Reading text
◇ ◇ ◇

Petitioner has filed a motion to try the reasonable cause portion of the Petition on the basis of the
record of the unfair labor practice hearing. Petitioner argues that a determination of this Section
10(j) matter on the transcript of the testimony and exhibits adduced in the administrative
proceeding will avoid the delay inherent in conducting a full evidentiary hearing, will avoid
duplicative litigation, will facilitate a speedy decision, and will conserve the time and resources
of the court and the parties. Respondent does not oppose this motion in its opposition brief. (See
O’ppn Brief at 8). Therefore, the Court will make its “Reasonable Cause” based upon the
transcript of the Board hearing before the administrative law judge.
2. Analysis
Petitioner argues that when taking the facts in the light most favorable to the Petitioner, it
is clear that there is reasonable cause to believe that Respondents were alter egos and there is
reasonable cause to believe that Respondents’ actions constituted an unlawful repudiation of the
collective-bargaining agreement with the Union and their bargaining obligations in violation of
Section 8(a)(l) and (5) of the Act. Alter ego companies “involve a mere technical change in the
structure of identity of the employing entity, frequently to avoid the effect of the labor laws,
without any change in ownership and management. “Howard Johnson Co. v. Detroit Local Joint
Executive Board, Hotel & Restaurant Employees, 417 U.S. 249, 259 n.5 (1974). Although each
case turns on its own facts, the Board finds alter ego status where the two enterprises have
“substantially identical ‘management, business purpose, operation, equipment, customers and
supervision, as well as ownership.” Trafford Distribution Center v. NLRB, 478 F.3d 172, 178
(3d Cir. 2007)(citing Crawford Door Sales Co., 226 NLRB 1144 (1976).

◇ ◇ ◇

Provided records
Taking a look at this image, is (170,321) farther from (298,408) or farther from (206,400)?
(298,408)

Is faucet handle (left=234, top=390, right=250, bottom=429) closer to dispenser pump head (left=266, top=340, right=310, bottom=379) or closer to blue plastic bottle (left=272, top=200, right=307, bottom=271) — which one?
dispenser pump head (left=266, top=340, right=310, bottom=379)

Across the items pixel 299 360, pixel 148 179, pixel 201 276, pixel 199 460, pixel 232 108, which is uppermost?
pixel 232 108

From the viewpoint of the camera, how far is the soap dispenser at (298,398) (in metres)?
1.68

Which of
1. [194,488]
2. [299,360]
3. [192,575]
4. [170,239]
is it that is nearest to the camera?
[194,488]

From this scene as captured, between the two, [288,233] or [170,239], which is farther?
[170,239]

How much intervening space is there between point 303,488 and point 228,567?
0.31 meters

◇ ◇ ◇

What to do
1. Answer these questions using the opinion excerpt:
(a) Does Respondent oppose Petitioner's motion in its opposition brief?
(b) In what year was Howard Johnson Co. v. Detroit Local Joint Executive Board decided?
(c) Which case is cited as decided by the Third Circuit in 2007?
2. Write out the stretch of the opinion excerpt from "Petitioner has filed" through "administrative law judge.", swapping "transcript" for "record".

Results of the tasks
1.
(a) No, Respondent does not oppose the motion in its opposition brief.
(b) 1974.
(c) Trafford Distribution Center v. NLRB.

2.
Petitioner has filed a motion to try the reasonable cause portion of the Petition on the basis of the
record of the unfair labor practice hearing. Petitioner argues that a determination of this Section
10(j) matter on the record of the testimony and exhibits adduced in the administrative
proceeding will avoid the delay inherent in conducting a full evidentiary hearing, will avoid
duplicative litigation, will facilitate a speedy decision, and will conserve the time and resources
of the court and the parties. Respondent does not oppose this motion in its opposition brief. (See
O’ppn Brief at 8). Therefore, the Court will make its “Reasonable Cause” based upon the
record of the Board hearing before the administrative law judge.